Sunday, November 16, 2014:
This is a low-budget marathon where everything is easy. Register online for $25 CAD, show up, and run. Marathon number 85 since my myeloma diagnosis, in 5:46:44, about eight minutes faster than the most recent marathon in Ottawa.
This was my second race in Canada, again supporting Nelson Wiebe, an Edmonton college student who is running five marathons this year in honor of his aunt, diagnosed with myeloma in 2010, to increase awareness of myeloma in Canada and to raise money for Myeloma Canada (www.myeloma.ca). He passed me three times in the race, greeted me at the finish, and we did a little press interview together after the finish. He's my hero.
- It's entirely on a trail atop a dike (dyke in Canadian) along the shore of the Strait of Georgia and whatever river goes east past the airport from that strait. It's a lovely venue;
- Runners never EVER competed with vehicle traffic and no police were required or in evidence;
- The race included at least 3 aid stations (maybe four?), which marathoners encountered four times during the race. These were kept open for the very last runner (which happened to be me);
- Everyone was happy, cheerful, helpful, and supportive, just as you would expect Canadians to be;
- The half marathon was an out-and-back on the dike, while the full marathon was two of those. That's fine with me when it means we don't compete with vehicle traffic.
- The dike trail is about as flat as a race can get.
- The chilly weather was a concern, as the temperature at the start was about 28 degrees. I wore running pants, though, and four layers above, so I was quite comfortable once underway.
- As the temperature rose into the low 40's and the rising sun provided additional warmth, I shed one layer after another, ending up with just a long-sleeved technical shirt.
- During the race I took five gels, six or seven salt tablets, and plenty of water. I also needed quite a few nature breaks, which seems to be an issue in recent marathons. I bet I spent 12 - 15 minutes in the porta-potties. The water may exacerbate that problem, but without it I would probably cramp up more.
- Cramping in my calves is often a problem, but less so today - it appeared only in the last mile or so. I did have a little pain in the middle of both knees, which I attribute to the chilly weather. Further, my feet got a little sore on the bottom, probably caused by the crushed-gravel trail surface. The worst problem, though, was a pain on the outside of the left knee, probably the ITB, caused by the constant slight slope of the trail. It wasn't a stopper, and I can work on that - there are stretches that I should do.
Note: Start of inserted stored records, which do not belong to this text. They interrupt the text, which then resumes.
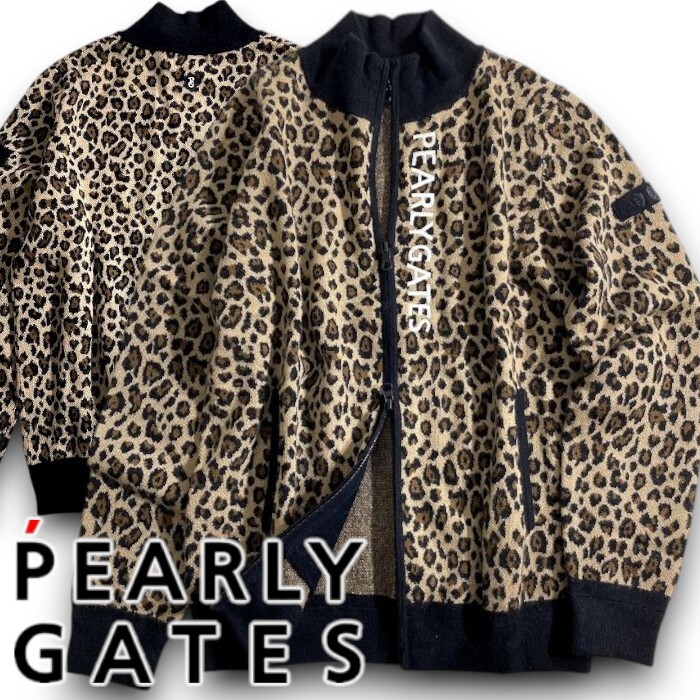 PEARLY GATES パーリーゲイツ 定価4.6万 カシミア混ウール レオパード柄 ニットブルゾン ゴルフ レディース 2272004 051 1 ▲051▼51002w03拍卖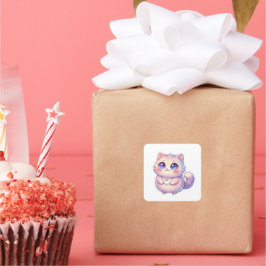 Adesivo Quadrado Adorável Kawaii Gatinho Fofinho Estrela Pastel Chi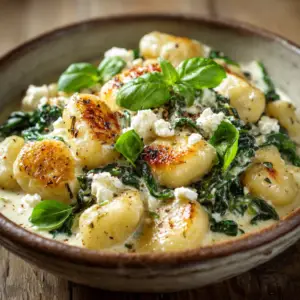 Creamy Gnocchi with Spinach & Feta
- In the previous race I felt a pain in the right tibia, a little down from the knee and to the medial side. I did see my sports doctor about this a few weeks ago, and he is convinced that the pain is not actually in the tibia but in a spot on the tibia where three ligaments meet. It's not an uncommon problem, and he basically said that I can keep running without any specific treatment for as long as I can handle the pain. This pain did not appear today. Yay.